In the momentary irreverence of his passion, the Elder's silver voice had aged prematurely; and, for one cloven sub-instant, little Flip, in the deep insecurity of his incarcerated prepubescence, wondered if there was something funny in all this, if the Elder considered it a joke, if he was just another profane Caucasian when the act of emission scratched his proselytizing veneer.

Separating his lids after the first grimace, Flip saw no eyed wheels, no flaming chariots or burning bushes-no bushes of any description-but seemed to have eyes only for the palisades of troops that hooted and cheered on the featureless horizon, and fought over a pair of government issue binoculars to view the scrawny rice-rat's deflowering.
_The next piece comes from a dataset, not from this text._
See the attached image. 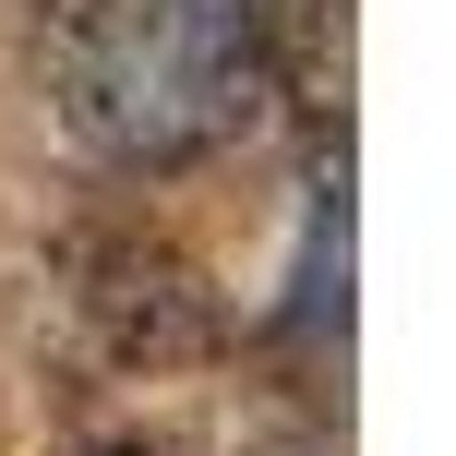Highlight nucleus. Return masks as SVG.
Wrapping results in <instances>:
<instances>
[{"mask_svg":"<svg viewBox=\"0 0 456 456\" xmlns=\"http://www.w3.org/2000/svg\"><path fill=\"white\" fill-rule=\"evenodd\" d=\"M61 109L96 157L181 168L265 109L252 0H85L61 37Z\"/></svg>","mask_w":456,"mask_h":456,"instance_id":"nucleus-1","label":"nucleus"}]
</instances>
Wobbling in the salted heat waves, they seemed much closer than they really were: whole detachments of guards, white soldiers, melanomizing nicely in the sun, gangling Caucasoid pimple-faces feeling unmasculine because they'd been deemed unworthy to join the struggle overseas, ready at the slightest encouragement to engage in fisticuffs, their thigh-thick arms describing arcs so broad and slow that, to any Japanese, even a nisei like Flip, it seemed anybody with a penknife and the inclination could move in, transplant both gaijin kidneys and return in time for the elephantine fist to obliterate his whole head, and blast a hole deep inside of him.

Flip was a minor, and his parents were aliens, native Japs who couldn't leave the confines of the relocation center; so the Elder tried to lure him away with an offer of a nice orphanage in the green Wasatch foothills up north. "Cool white sheets and pillowcases, sans grit," he snickered. But, in an unacknowledged burst of filial piety, Flip elected to stay with his natural father and mother until his thirteenth birthday.

By that time they had been aged, like lean bacon, with repeated external applications of the salt that traditionally destroyed their compatriots from the inside out. Parched as Palestinians, they were terrified now of the very society they once had seen as a comfy Utopia. Following the vaporization of downtown Hiroshima, Okaa-san and Otoo-san actually had to be forced to leave the concentration camp, expelled from Hell just as from Eden only three years before.

On August thirty-first, 1945, they finally abandoned their younger son in disgust at his new gaijin friends, religion and airs. This was no facile feat; for, in doing so, they rendered themselves spawnless-a bottomless and irrevocable perdition for a couple of familistic Confucians of the old school.

Big Brother, feeling their anguish through long-distance telepathy, tried to re-enter their good graces by renouncing the citizenship he enjoyed by virtue of being born on American soil. But the federal court declared the renunciation void, as made under duress. They would have had to let him out of Alcatraz to repatriate, and they weren't about to let a proved subversive get next to the Soviet Union that easily.

So Mama and Papa cut their losses, pocketed their governmental compensation of ten cents to the dollar, and took advantage of the free ride under Army auspices to Douglas MacArthur's little kingdom in the Pacific, where they promptly and deservingly died, in rapid succession, of blowfish poisoning or stomach cancer or something agonizing and slow and smelly and demeaning like that.

The Elder, convinced of their little boy's visionary prowess ("a shapely prepubescent Christ to confound the elders," is what he dubbed him), used his connections, of which he had many even then, to declare Flip an orphan after all, and to concoct a dead mother complete with proxy baptism in the Mormon Temple and forged genealogical hard copy. The theology had to be orthodox even if the whole transaction violated every immigration law on the books.

No local family court judge would dare challenge such impeccable credentials. So, after being legally adopted by the Elder and a documented spirit-mother, Flip became the mascot and house boy of one of the more unconventional mission homes to be found along the Wasatch foothills. His baptism by full immersion in a side-freshet of Little Cottonwood Creek was an afternoon to be remembered.